Terry Murphy's Wonderful Wannabe Road ShowStephanie Anderson Forest
The dream of playing pro basketball eluded David P. Jensen years ago. Still, as the 32-year-old sales executive for CompUSA Inc. sailed across half court and sank a 20-foot jumper, he looked like much more than a Michael Jordan wannabe. And the competition wasn't exactly a bunch of fumble-fingers--NBA legends Bob McAdoo, Michael Cooper, George Gervin, and Calvin Murphy. Playing ex-pros, says Jensen, a former Southern Illinois University guard, "was a real thrill. I never made it to their level, so this is as close as I'll ever come to playing in the NBA."
A converted parking lot in downtown Dallas on a chilly Sunday afternoon is a long way from the pros. But to Jensen and other Team Houston players whose reward for winning the 1993 Hoop-It-Up Men's Division World Championship was this game, it was close enough.
Begun in 1986 as a charity event for the Texas Special Olympics, the 3-on-3 (plus a substitute) b-ball tournament is now one of the most successful grass-roots sports-marketing vehicles in the country. With the backing of such powerhouses as the National Basketball Assn. and NBC Sports, which will air a one-hour Hoop-It-Up special on Nov. 13, the games will bring in revenues of more than $5 million this year for Streetball Partners International Inc. The Dallas marketer now aims to accelerate its growth by branching into football, baseball, and volleyball.

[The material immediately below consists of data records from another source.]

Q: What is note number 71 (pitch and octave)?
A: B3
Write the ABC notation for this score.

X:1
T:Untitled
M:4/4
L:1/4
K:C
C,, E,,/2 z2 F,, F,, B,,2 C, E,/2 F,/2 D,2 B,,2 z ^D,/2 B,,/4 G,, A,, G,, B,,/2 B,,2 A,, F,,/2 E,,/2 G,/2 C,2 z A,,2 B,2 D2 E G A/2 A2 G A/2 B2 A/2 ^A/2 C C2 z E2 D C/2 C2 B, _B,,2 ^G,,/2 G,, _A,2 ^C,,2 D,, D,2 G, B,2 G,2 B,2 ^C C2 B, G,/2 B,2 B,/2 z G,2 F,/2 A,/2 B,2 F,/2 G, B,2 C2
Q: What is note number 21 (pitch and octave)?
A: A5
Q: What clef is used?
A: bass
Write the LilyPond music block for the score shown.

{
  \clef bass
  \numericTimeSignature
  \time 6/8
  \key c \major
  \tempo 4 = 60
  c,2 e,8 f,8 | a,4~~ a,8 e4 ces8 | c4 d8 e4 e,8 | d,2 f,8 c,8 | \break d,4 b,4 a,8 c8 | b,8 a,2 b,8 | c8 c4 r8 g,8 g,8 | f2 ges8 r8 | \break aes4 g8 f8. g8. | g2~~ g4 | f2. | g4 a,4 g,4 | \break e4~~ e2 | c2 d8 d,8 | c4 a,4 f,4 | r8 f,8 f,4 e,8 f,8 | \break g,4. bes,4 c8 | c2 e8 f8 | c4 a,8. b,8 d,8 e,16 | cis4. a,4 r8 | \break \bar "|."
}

OLD SPARTAN. The man behind this sports machine is Terry Murphy, 53, once a bench warmer for the San Jose State Spartans. Three years after Hoop-It-Up started, it was attracting 2,000 teams--five times the number that signed up the first year--and Murphy quit his job as publisher of Dallas' now-defunct D Magazine. "That's when I realized this could be a business, a great marketing vehicle because the advertising business was changing," he says.
Almost immediately, Murphy grabbed the attention of PepsiCo Inc., which forked over $1 million to become chief sponsor. With the additional cash, Murphy brought the tournament to 18 cities in 1989. But the aggressive expansion took its toll: Streetball was $290,000 in the red by yearend. It was rescued by a $300,000 cash infusion and much-needed management expertise from Dallas investor Chuck Jarvie, former president of a distiller, and his son Doug, who now serves as Streetball's president.
Since then, the business has been a slam dunk for CEO Murphy, who parted company with PepsiCo amicably in 1991 and promptly aligned with NBC Sports, which holds a minority stake in Hoop-It-Up. Since NBC began broadcasting the Hoop-It-Up finals in 1991, tournament entries have increased by 97%. The network also helped Murphy attract the NBA, which has sanctioned Hoop-It-Up as its official 3-on-3 street basketball tour. With NBC and the NBA at its side, Hoop-It-Up has drawn a slew of national corporate sponsors, including Spalding, Converse/Foot Locker, Upper Deck, Gatorade, and AT&T. Are sponsorships worth the minimum $600,000 price tag? "Hoop-It-Up gives us the perfect opportunity to...put the ball right in their hands," says Scott Dickey, a product manager at Spalding. Beth Bass, Converse's national sports marketing manager, says players redeemed more than 16,000 shoe coupons this year. "Our involvement in Hoop-It-Up is definitely paying off," says Bass.
HOT DOG MONEY. Half of Streetball's revenues comes from national sponsorships. The rest comes from local sponsors, team entry fees, which vary from $75 to $100 depending on the city, and sales of merchandise, food, and beverages. Hoop-It-Up continues to donate a portion of its proceeds to local charities in tournament cities. Earnings are about $500,000, far less than the $2.37 million Streetball has donated since 1986. "We hope [earnings] catch up to charity someday," says Murphy.
Streetball's expansion efforts should help. Murphy aims to boost sales and profits more than 15% with contracts to operate three new ventures. The National Football League's Air-It-Out, which features 4-on-4 flag football, kicked off this fall and will stop in 28 cities. Coming next spring: Pitch, Hit & Run, a skills-based event for kids only, and Spike-It-Up, which features 2- and 4-person team volleyball.
And Hoop-It-Up is growing. The tour attracted more than 150,000 players and nearly 2 million spectators this year and will stop in 50 U.S. and 24 European cities in 1994. Open to players ages 10 and up, the tournament attracts everyone from weekend jocks to couch potatoes to former Olympians such as Nancy Lieberman-Cline. Lieberman-Cline, 35, a member of the 1976 and 1980 U.S. Olympic basketball team, helped Team Omaha grab the women's division 1993 Hoop-It-Up World Championship. "This is as big as winning the Olympics...because this is street ball. I grew up doing this," she says. That's the kind of talk that keeps Terry Murphy playing in the streets.